Dies steht nicht in einem Schreiben irgendeines Papstes, eines Bischofs, Theologen oder irgendeiner kirchlichen Institution. Dieses Zitat kommt aus dem Herzen der Katholischen Kirche selbst, ist Bestandteil ihrer Verfassung. In den 1960er-Jahren rief der damalige Papst Johannes XXIII. die Bischöfe zusammen, um der Kirche in einem 5 Jahre währenden Prozess eine neue verbindliche Ausrichtung zu geben. Das obige Zitat stammt aus der Konzilserklärung „Nostra aetate“ (Kap. 3). Die Aussagen dieser Erklärung sind zwar nicht im Sinne eines Dogmas unfehlbar, aber sie „müssen alle und jeder der Christgläubigen als Lehre des obersten kirchlichen Lehramtes annehmen und festhalten…“ (123. Generalkongregation) Mit anderen Worten: wer als katholischer Christ dem obigen Zitat nicht zustimmt, steht mit seiner Privatmeinung damit außerhalb der Lehre seiner Kirche.  

Genauso äußert sich auch auf evangelischer Seite zum Beispiel die Evangelische Kirche in Deutschland:

Im Bekenntnis zum dreieinen Gott bekennen wir Christen ebenso nachdrücklich und eindeutig wie Muslime: ‚Es gibt keinen Gott außer Gott‘ – außer dem einen, einzigen, wahren Gott. Es ist beachtenswert, dass das arabische Wort ‚Allah‘ kein anderer Gottesname ist, sondern einfach ‚Gott‘ bedeutet. Arabisch sprechende Christen übersetzen daher die biblische Gottesbezeichnung mit ‚Allah‘ und gebrauchen das Wort im Alltag wie in Literatur und Liturgie. Im südostasiatischen Umfeld z.B. verwenden viele Christen das Wort ‚Allah‘ bewusst, um sich gegen ein polytheistisches oder sonst unbiblisches Gottesverständnis abzugrenzen.
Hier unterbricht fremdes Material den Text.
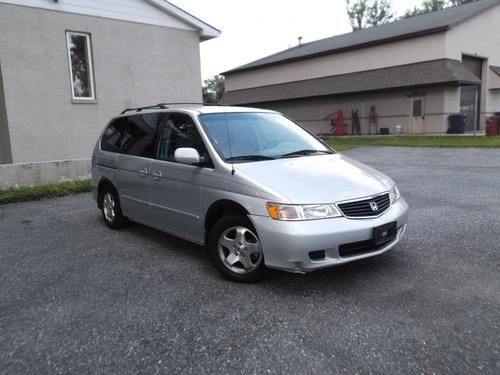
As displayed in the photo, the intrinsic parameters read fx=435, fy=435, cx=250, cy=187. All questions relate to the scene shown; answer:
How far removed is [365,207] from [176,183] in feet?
6.86

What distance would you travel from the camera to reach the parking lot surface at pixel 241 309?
287cm

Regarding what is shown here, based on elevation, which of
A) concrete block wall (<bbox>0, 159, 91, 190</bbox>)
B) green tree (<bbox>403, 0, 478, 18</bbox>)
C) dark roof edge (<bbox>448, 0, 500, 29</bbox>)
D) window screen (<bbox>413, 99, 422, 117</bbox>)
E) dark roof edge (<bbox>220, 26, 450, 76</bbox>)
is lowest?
concrete block wall (<bbox>0, 159, 91, 190</bbox>)

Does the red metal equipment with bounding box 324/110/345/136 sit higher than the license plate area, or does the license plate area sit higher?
the red metal equipment with bounding box 324/110/345/136

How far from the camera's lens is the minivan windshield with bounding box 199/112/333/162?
4609mm

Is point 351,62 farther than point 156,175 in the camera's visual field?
Yes

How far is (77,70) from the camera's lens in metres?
11.7

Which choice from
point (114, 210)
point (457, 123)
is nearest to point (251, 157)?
point (114, 210)

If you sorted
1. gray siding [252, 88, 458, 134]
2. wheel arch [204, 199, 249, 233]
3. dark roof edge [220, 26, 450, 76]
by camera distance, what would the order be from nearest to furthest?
wheel arch [204, 199, 249, 233] < dark roof edge [220, 26, 450, 76] < gray siding [252, 88, 458, 134]

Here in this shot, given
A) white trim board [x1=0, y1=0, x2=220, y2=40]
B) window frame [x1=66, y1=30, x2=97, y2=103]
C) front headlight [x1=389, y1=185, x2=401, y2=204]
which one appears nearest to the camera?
front headlight [x1=389, y1=185, x2=401, y2=204]

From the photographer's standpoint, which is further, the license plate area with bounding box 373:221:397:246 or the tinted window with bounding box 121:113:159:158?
the tinted window with bounding box 121:113:159:158

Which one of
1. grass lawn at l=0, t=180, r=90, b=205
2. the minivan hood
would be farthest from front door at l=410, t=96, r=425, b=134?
the minivan hood

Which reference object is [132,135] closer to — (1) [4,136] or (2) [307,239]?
(2) [307,239]

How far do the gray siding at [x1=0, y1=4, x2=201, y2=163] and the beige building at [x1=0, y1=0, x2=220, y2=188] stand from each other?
23 mm

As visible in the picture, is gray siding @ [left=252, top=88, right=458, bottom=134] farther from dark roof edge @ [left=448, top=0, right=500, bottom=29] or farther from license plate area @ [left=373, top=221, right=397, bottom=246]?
license plate area @ [left=373, top=221, right=397, bottom=246]
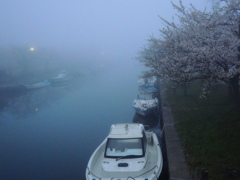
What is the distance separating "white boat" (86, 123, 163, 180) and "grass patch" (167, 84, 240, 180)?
1.85 metres

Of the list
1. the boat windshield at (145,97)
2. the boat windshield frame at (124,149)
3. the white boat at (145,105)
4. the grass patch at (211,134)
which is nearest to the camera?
the grass patch at (211,134)

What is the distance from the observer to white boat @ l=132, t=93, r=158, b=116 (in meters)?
21.9

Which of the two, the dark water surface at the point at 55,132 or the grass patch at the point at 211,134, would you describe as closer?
the grass patch at the point at 211,134

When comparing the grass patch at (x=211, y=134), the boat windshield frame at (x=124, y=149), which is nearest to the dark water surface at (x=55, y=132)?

Es besteht hier nicht zufällig eine Gemeinsamkeit. Denn die koranischen Aussagen über Gott haben in der Begegnung mit jüdischen und christlichen Traditionen Kontur gewonnen. So bekehren sich Muslime, wenn sie Christen werden, nicht zu einem anderen als ‚Allah‘, auch wenn sich ihnen damit in Jesus Christus durch den Heiligen Geist ein anderes, neues Gottesverhältnis eröffnet.“ (Zusammenleben mit Muslimen in Deutschland. Gestaltung der christlichen Begegnung mit Muslimen. Eine Handreichung des Rates  der EKD. 2000.)